The liquidity risks that we are exposed to could arise from a wide variety of scenarios. Our liquidity management
strategy thus includes a number of elements, including, but not limited to:
Maintaining diversified funding sources (refer to the “Funding Strategy” section for more details);
Maintaining unencumbered liquid assets and off-balance sheet liquidity sources;
Projecting cash inflows and outflows under a variety of economic and market scenarios;
Establishing clear objectives for liquidity risk management, including compliance with regulatory requirements;
Incorporating liquidity risk management as appropriate into our capital adequacy framework.
We seek to maintain access to a diverse set of on-balance sheet and off-balance sheet liquidity sources, including
cash and other liquid assets, committed bank credit facilities and ABS conduit facilities. Through our U.S. bank
subsidiaries, we also hold collateral eligible for use at the Federal Reserve’s discount window.
The amount and type of liquidity resources we maintain can vary over time, based upon the results of stress
scenarios required under the Dodd-Frank Wall Street Reform and Consumer Protection Act (Dodd-Frank) and other
regulatory measures of liquidity, such as the Liquidity Coverage Ratio (LCR), as well as additional stress scenarios
required under our liquidity risk policy. These stress scenarios possess distinct characteristics, varying by cash flow
assumptions, time horizon and qualifying liquidity sources, among other factors. Scenarios under our liquidity risk
policy include market-wide, firm-specific and combined liquidity stresses. The LCR rule prescribes cash flow
assumptions over a 30-day period and establishes qualifying criteria for high-quality liquid assets. We consider other
factors in determining the amount and type of liquidity we maintain, such as economic and financial market conditions,
seasonality in business operations, growth in our businesses, potential acquisitions or dispositions, the cost and
availability of alternative liquidity sources and credit rating agency guidelines and requirements.
The investment income we receive on liquidity resources, such as cash, is less than the interest expense on the
sources of funding for these balances. The net interest costs on these amounts have been substantial. The level of
future net interest costs depends on the amount of liquidity resources we maintain and the difference between our
cost of funding these amounts and their investment yields.

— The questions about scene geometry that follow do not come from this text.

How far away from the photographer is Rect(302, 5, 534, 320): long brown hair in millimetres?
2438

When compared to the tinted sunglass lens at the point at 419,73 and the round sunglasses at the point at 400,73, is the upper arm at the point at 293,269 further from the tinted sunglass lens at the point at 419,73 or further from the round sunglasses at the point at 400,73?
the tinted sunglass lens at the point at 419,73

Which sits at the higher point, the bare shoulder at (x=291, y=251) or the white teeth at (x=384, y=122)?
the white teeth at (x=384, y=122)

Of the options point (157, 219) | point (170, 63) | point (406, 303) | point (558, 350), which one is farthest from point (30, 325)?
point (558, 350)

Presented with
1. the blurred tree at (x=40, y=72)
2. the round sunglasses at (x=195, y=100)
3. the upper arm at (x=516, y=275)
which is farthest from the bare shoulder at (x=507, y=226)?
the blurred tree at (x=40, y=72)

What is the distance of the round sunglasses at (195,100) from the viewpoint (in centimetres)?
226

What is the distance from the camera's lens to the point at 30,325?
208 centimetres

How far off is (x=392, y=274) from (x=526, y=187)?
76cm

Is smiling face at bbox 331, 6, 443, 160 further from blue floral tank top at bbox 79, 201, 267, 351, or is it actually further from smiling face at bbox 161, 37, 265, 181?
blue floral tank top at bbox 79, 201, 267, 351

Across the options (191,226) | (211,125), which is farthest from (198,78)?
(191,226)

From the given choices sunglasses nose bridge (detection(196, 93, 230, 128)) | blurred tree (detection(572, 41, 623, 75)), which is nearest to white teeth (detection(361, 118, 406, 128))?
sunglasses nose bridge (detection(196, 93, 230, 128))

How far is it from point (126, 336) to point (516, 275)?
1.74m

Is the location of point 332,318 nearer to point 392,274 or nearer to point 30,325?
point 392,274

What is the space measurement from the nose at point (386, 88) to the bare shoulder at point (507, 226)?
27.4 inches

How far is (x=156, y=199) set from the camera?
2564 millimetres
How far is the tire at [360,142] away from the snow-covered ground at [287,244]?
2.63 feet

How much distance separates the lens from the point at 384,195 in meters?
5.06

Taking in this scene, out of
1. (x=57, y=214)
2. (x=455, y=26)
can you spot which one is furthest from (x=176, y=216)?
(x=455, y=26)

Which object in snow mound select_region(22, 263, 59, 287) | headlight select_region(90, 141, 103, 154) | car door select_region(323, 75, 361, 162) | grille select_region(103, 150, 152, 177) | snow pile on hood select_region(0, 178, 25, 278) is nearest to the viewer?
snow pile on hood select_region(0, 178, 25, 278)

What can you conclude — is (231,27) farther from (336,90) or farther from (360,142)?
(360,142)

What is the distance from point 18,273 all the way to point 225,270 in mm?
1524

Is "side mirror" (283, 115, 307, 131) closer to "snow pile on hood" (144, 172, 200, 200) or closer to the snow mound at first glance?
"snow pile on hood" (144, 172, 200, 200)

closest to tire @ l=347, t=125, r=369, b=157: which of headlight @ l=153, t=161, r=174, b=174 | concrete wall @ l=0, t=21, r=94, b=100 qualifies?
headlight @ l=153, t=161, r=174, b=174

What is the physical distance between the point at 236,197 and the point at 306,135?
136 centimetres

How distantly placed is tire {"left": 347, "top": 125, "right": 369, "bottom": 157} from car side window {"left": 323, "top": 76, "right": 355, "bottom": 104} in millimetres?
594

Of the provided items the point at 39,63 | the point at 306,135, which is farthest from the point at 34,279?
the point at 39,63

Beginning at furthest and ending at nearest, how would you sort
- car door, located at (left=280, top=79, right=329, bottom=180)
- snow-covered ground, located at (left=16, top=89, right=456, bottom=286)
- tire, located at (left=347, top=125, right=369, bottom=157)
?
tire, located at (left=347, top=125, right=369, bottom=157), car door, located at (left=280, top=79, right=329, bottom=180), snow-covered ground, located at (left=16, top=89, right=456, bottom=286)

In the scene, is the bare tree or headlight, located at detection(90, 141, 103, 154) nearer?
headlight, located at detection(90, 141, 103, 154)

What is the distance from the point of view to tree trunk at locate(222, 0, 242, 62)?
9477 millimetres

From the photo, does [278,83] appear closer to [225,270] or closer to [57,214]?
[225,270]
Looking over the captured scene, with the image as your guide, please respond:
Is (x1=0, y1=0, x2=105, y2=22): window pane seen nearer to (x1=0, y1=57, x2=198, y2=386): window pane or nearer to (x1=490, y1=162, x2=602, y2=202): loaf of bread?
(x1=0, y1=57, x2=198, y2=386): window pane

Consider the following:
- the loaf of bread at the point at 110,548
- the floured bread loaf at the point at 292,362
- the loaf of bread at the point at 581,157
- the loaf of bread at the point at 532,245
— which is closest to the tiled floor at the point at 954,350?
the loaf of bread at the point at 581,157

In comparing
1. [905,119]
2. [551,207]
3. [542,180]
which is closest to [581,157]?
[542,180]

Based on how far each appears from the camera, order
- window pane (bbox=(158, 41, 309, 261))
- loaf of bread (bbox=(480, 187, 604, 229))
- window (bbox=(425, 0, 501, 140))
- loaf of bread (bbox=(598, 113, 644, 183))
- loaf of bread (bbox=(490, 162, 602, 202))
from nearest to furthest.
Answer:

Securitized Borrowing Capacity
As of December 31, 2015, we maintained our committed, revolving, secured borrowing facility, with a maturity
date of July 15, 2018, that gives us the right to sell up to $3.0 billion face amount of eligible AAA notes from the
American Express Issuance Trust II (the Charge Trust together with the Lending Trust, the Trusts). We also
maintained our committed, revolving, secured borrowing facility, with a maturity date of September 15, 2017, that
gives us the right to sell up to $2.0 billion face amount of eligible AAA certificates from the Lending Trust. Both
facilities are used in the ordinary course of business to fund seasonal working capital needs, as well as to further
enhance our contingent funding resources. As of December 31, 2015, $1.0 billion was drawn on the Charge Trust
facility and $0.1 billion was drawn on the Lending Trust facility, both of which were subsequently repaid on January 15,
2016.
Federal Reserve Discount Window
As insured depository institutions, the Banks may borrow from the Federal Reserve Bank of San Francisco,
subject to the amount of qualifying collateral that they may pledge. The Federal Reserve has indicated that both credit
and charge card receivables are a form of qualifying collateral for secured borrowings made through the discount
window. Whether specific assets will be considered qualifying collateral and the amount that may be borrowed against
the collateral remain at the discretion of the Federal Reserve.
We had approximately $50.9 billion as of December 31, 2015 in U.S. credit card loans and charge card receivables
that could be sold over time through our securitization trusts or pledged in return for secured borrowings, to provide
further liquidity, subject in each case to applicable market conditions and eligibility criteria.